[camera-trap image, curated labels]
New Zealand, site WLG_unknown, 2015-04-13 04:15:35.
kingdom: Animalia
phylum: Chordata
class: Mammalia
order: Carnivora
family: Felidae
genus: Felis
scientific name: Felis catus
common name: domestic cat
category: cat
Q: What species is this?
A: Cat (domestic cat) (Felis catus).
———
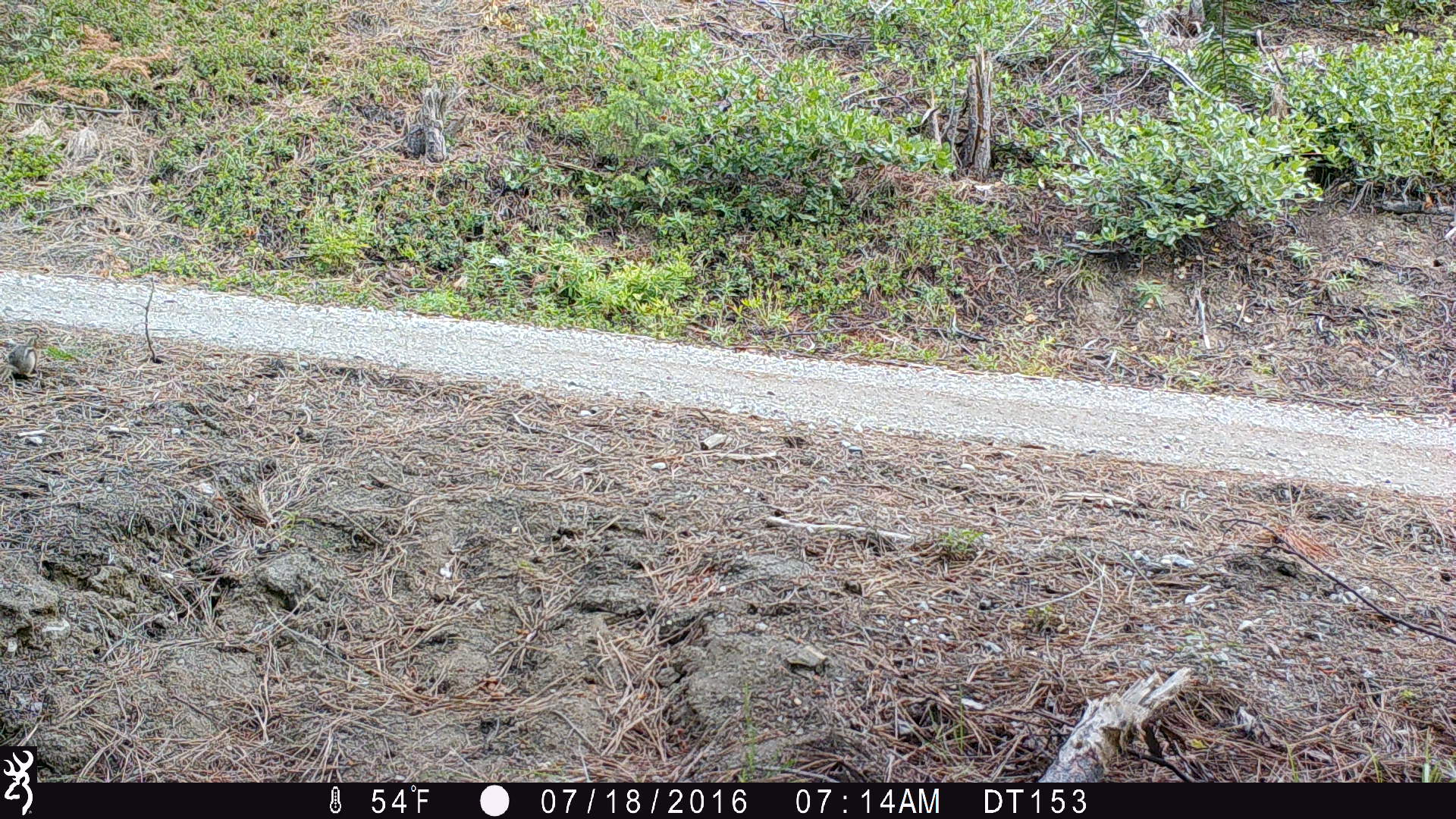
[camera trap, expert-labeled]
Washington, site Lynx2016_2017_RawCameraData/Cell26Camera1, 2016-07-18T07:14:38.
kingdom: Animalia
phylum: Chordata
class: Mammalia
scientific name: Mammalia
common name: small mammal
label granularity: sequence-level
———
=== WHAT THE TASK REQUIRES ===
Restate word for word only the lines above from the line containing "scientific name: Felis catus" to the line containing "A: Cat (domestic cat) (Felis catus).", both of them included.

=== REPLY ===
scientific name: Felis catus
common name: domestic cat
category: cat
Q: What species is this?
A: Cat (domestic cat) (Felis catus).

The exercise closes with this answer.